== Segment start ==

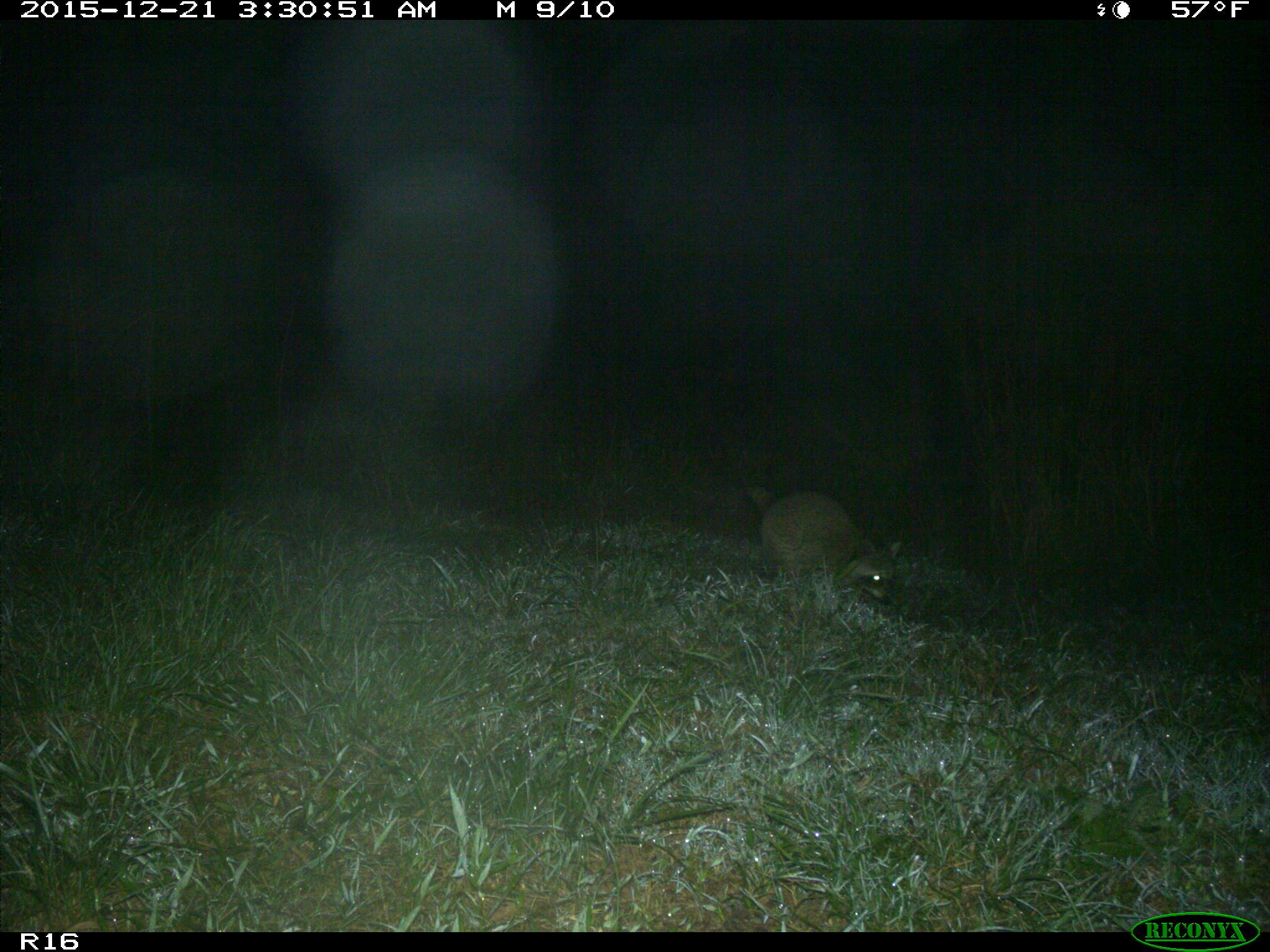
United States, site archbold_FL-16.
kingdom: Animalia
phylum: Chordata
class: Mammalia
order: Carnivora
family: Procyonidae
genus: Procyon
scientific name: Procyon lotor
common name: common raccoon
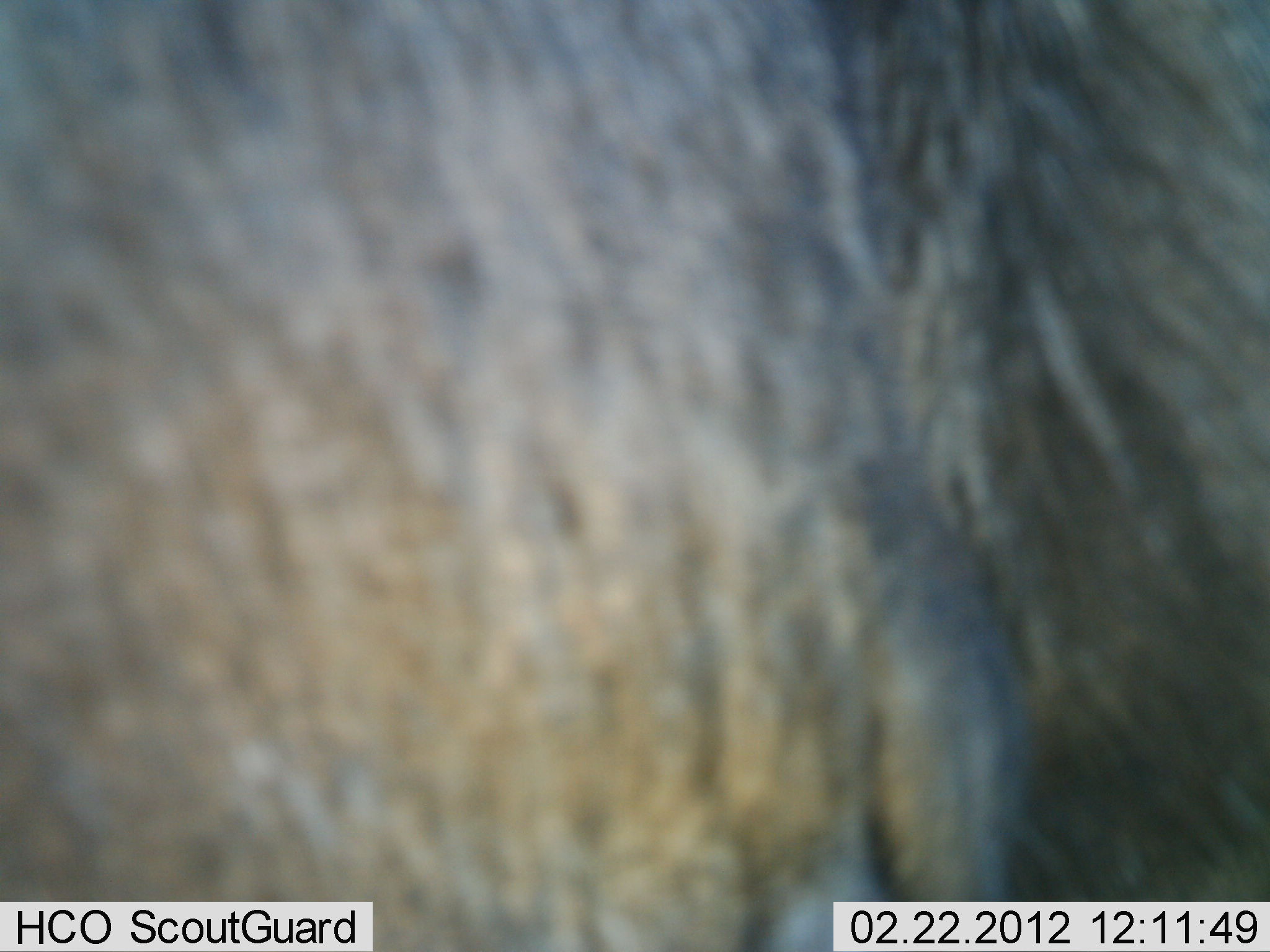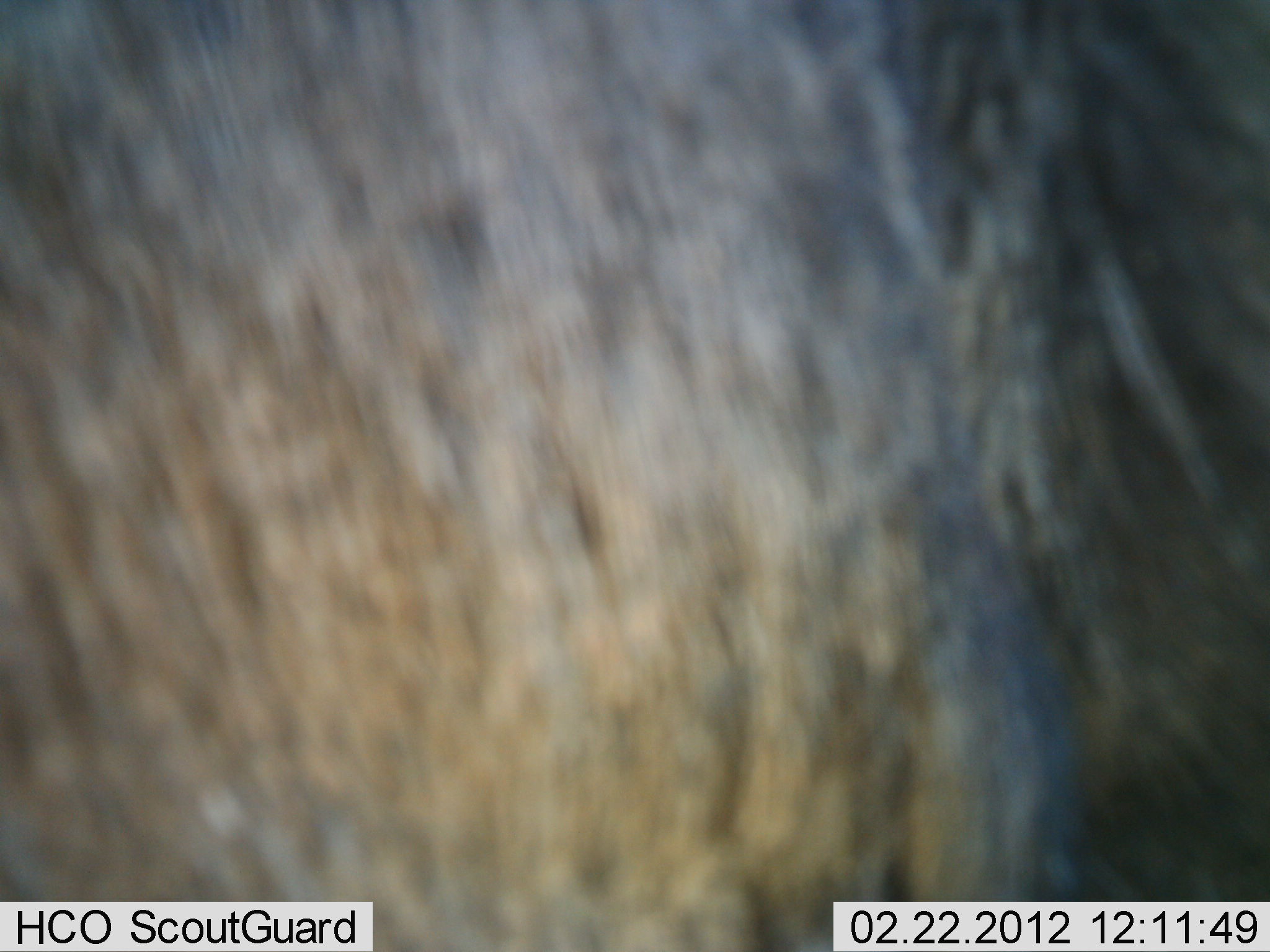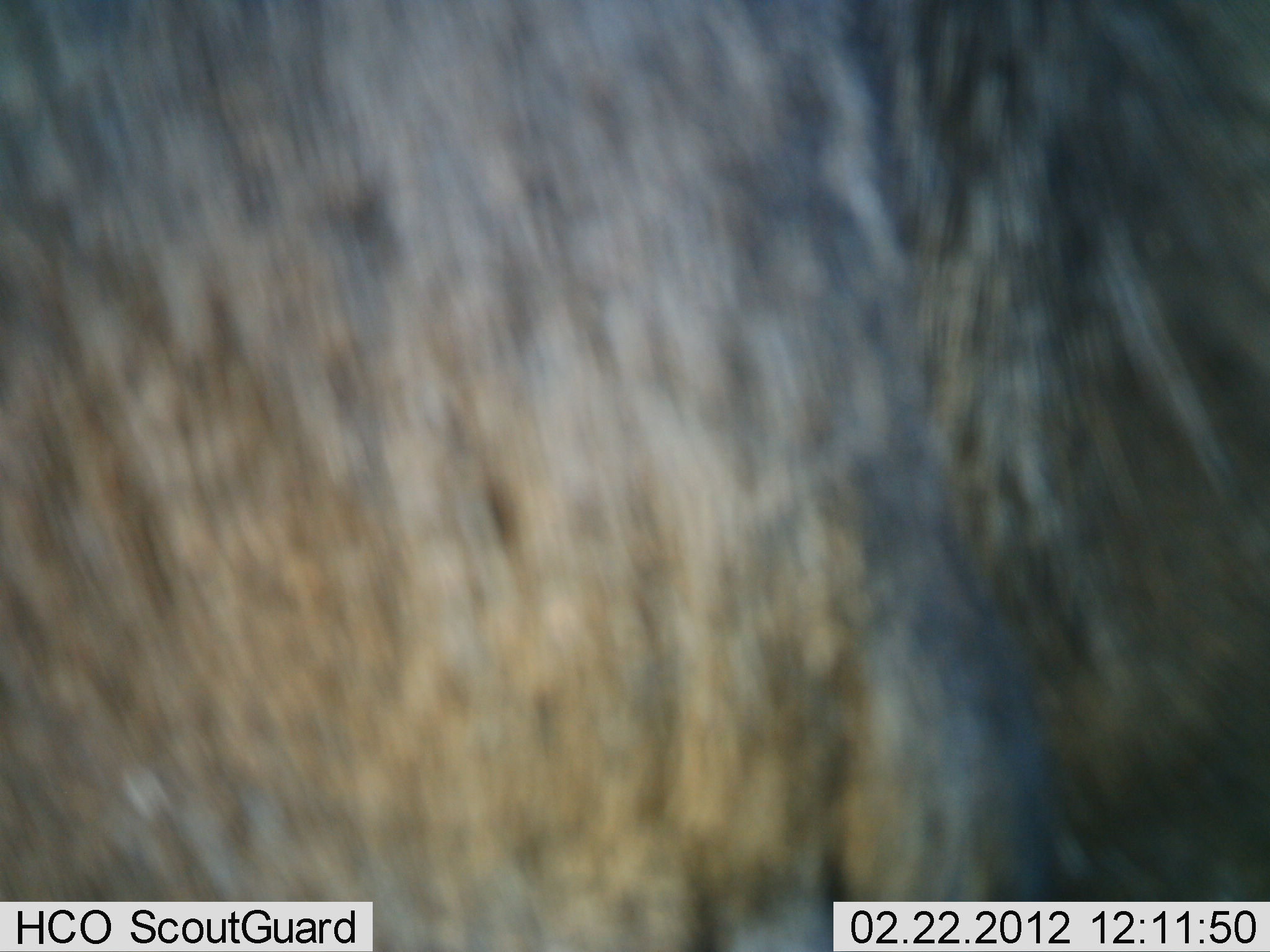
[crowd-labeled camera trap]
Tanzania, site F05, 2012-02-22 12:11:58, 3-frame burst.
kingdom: Animalia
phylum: Chordata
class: Mammalia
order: Artiodactyla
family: Bovidae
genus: Connochaetes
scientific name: Connochaetes taurinus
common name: blue wildebeest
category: wildebeest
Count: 1.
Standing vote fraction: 90%.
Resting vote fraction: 0%.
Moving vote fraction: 10%.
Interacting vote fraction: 0%.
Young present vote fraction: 0%.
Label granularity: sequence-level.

== Segment end ==

Beginning with the line that contains "Young present vote fraction: 0%.", repeat every line through the end of the records and nothing more.

### Result for this task
Young present vote fraction: 0%.
Label granularity: sequence-level.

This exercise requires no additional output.